#### DOCUMENT EXCERPT
★ ★ ★ ★ ★ ★ ★

An idifr_groups object from check_groups().

cross_by

Character vector of variable name(s) to check. Must match variables in the group formula.

min_cell_size

Minimum recommended group size. Overrides the stored value if supplied.

Value

The idifr_groups object, invisibly.

See Also

check_groups(), group_details()

Examples


dat <- simulate_dif(300, 10,
  demo_vars = list(nationality = c("UK", "DE", "FR")), seed = 1)
grp <- check_groups(dat, group = ~ group * nationality,
                    cross_by = "nationality", plot = FALSE)
cross_details(grp, cross_by = "nationality")



Export iDIFr results to Excel

Description

Writes an idifr result object to a formatted .xlsx workbook. Each requested sheet is written as an Excel table so that column headers are bold, filters are enabled, and values are properly typed.

Only columns that are actually present in the result object are written; columns listed in the per-method definitions that were not produced by the current run are silently omitted.

Usage

export_results(x, file, sheets = NULL, overwrite = TRUE)

Arguments

x

An idifr object returned by idifr().

file

Path to the output .xlsx file (character string).

sheets

Character vector of sheet keys to include. Valid keys: "summary", "lr", "lrt", "mob", "direction", "ica", "groups". Pass NULL (default) to include all available sheets.

overwrite

Logical. If TRUE (default) an existing file is silently overwritten.

Value

x invisibly (so the call can be piped).

Examples


if (requireNamespace("openxlsx", quietly = TRUE)) {
  dat <- simulate_dif(300, 10, dif_items = c(3, 7), seed = 1)
  result <- idifr(dat, 1:10, ~ group, method = "LR", verbose = FALSE)
  export_results(result, tempfile(fileext = ".xlsx"))
}



Fit a 2PL IRT model via marginal maximum likelihood (EM)

Description

Fit a 2PL IRT model via marginal maximum likelihood (EM)

Usage

fit_2pl(
  resp,
  group = NULL,
  constrain = "items",
  n_nodes = 15,
  max_iter = 200,
  tol = 1e-04,
  start = NULL,
  verbose = FALSE
)

Arguments

resp

Integer matrix (0/1/NA). Rows=persons, cols=items.

★ ★ ★ ★ ★ ★ ★

#### DATA SEGMENT
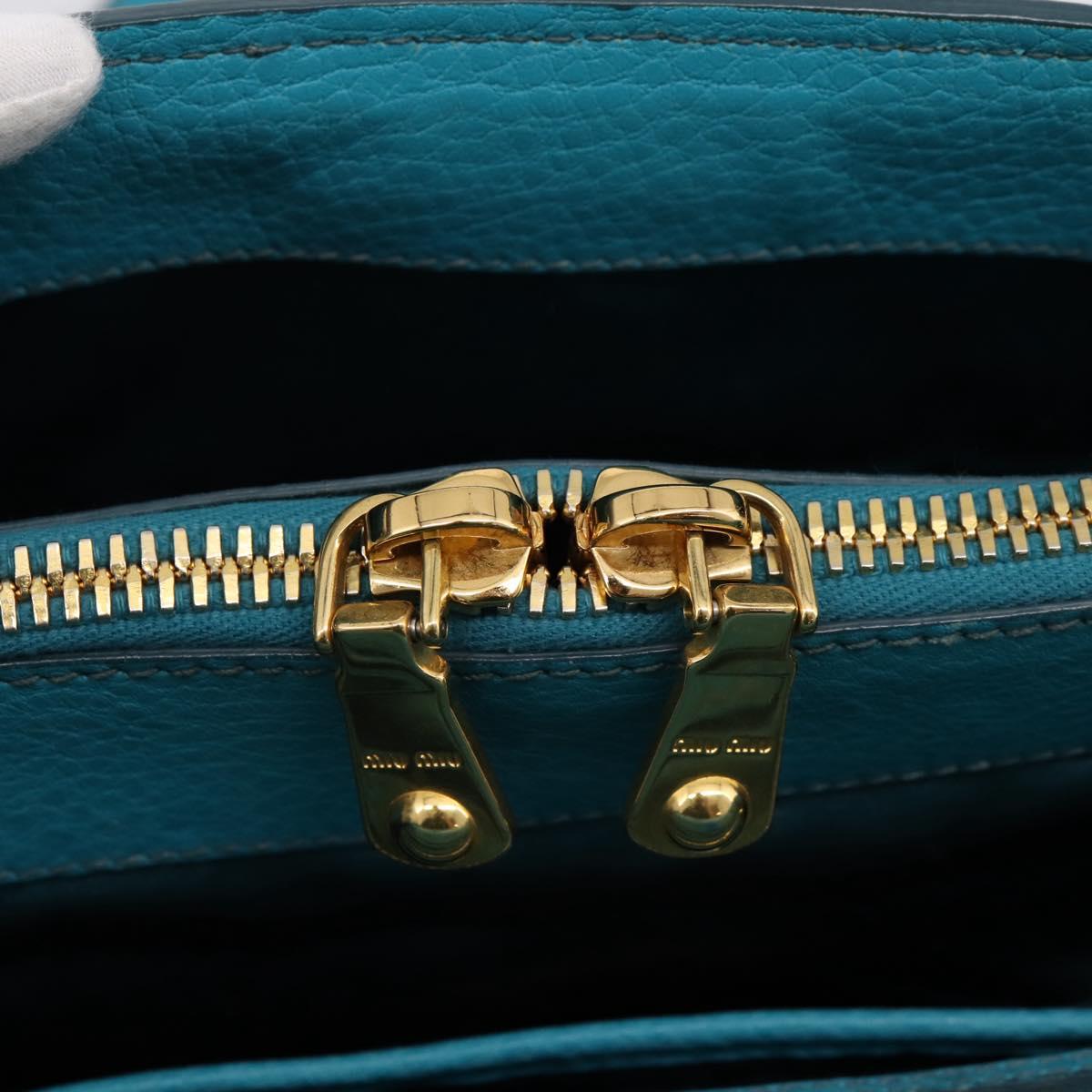 Miu Miu Hand Bag Leather 2way Turquoise Blue Gold Tone Auth BA16303V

★ ★ ★ ★ ★ ★ ★

#### ACTIVITY 1
In the iDIFr documentation excerpt, transcribe the stretch from "Writes an idifr" through "are properly typed.".
#### ACTIVITY 2
List every valid sheet key that the iDIFr documentation excerpt gives for the sheets argument of export_results().
#### ACTIVITY 3
Take the iDIFr documentation excerpt further, starting after its final line.

#### ANSWER SPACE 1
Writes an idifr result object to a formatted .xlsx workbook. Each requested sheet is written as an Excel table so that column headers are bold, filters are enabled, and values are properly typed.

#### ANSWER SPACE 2
"summary", "lr", "lrt", "mob", "direction", "ica", "groups"

#### ANSWER SPACE 3
group

Character/factor vector of group membership (length=nrow(resp)). NULL for single-group calibration.

constrain

Parameter constraint across groups:

  • "items" — a and b equal across groups (DIF null hypothesis)

  • "none" — all parameters free (separate group calibrations)

  • "alpha" — a fixed across groups, b free (uniform DIF test)

  • "beta" — b fixed across groups, a free (non-uniform DIF test)

n_nodes

Number of quadrature nodes. Default 15. Values of 11-21 are appropriate for DIF detection; use 21 for publication- quality parameter estimates.

max_iter

Maximum EM iterations. Default 200.

tol

Convergence tolerance on log-likelihood change. Default 1e-4.

start

Optional list with elements a and b (numeric vectors of length = number of items) to warm-start the EM loop. If NULL (default), the usual data-driven starting values are used.

verbose

Print iteration log. Default FALSE.

Value

Object of class irt_2pl.


Full per-group cell size breakdown

Description

Prints a detailed table showing the cell size for every intersectional group, flagging those below the recommended minimum. This is the full breakdown that check_groups() summarises in a single line.

Usage

group_details(grp, min_cell_size = NULL)

Arguments

grp

An idifr_groups object from check_groups().

min_cell_size

Minimum recommended group size. Overrides the stored value if supplied.

Value

The idifr_groups object, invisibly.

See Also

check_groups(), cross_details()

Examples


dat <- simulate_dif(300, 10,
  demo_vars = list(nationality = c("UK", "DE", "FR")), seed = 1)
grp <- check_groups(dat, group = ~ group * nationality, plot = FALSE)
group_details(grp)



Run intersectional DIF analysis

Description

The main entry point for iDIFr. Detects Differential Item Functioning (DIF) using one or more statistical methods, with full support for intersectional group structures defined by crossing multiple demographic variables.

Effect sizes are reported alongside significance for all methods. Groups with small cell sizes trigger a warning. Use exclude_below_min and fully_crossed to control whether those groups are included in the analysis.

Usage

idifr(
  data,
  items,
  group,
  method,
  ica = FALSE,
  min_cell_size = 50,
  exclude_below_min = FALSE,
  fully_crossed = NULL,
  value_selection = NULL,
  anchor = NULL,
  alpha = 0.05,
  p_adjust = "BH",
  nonuniform_es = "MAPPD",
  verbose = TRUE
)

Arguments

data

A data frame containing item responses and demographic variables.

items

A numeric vector of column indices, or a character vector of column names, identifying the item response columns. Items must be dichotomously scored (0/1).

group

A one-sided formula specifying the grouping variable(s). Use ~ var for a single demographic (2+ groups) or ~ var1 * var2 for intersectional groups. Example: ~ gender * nationality * age_band.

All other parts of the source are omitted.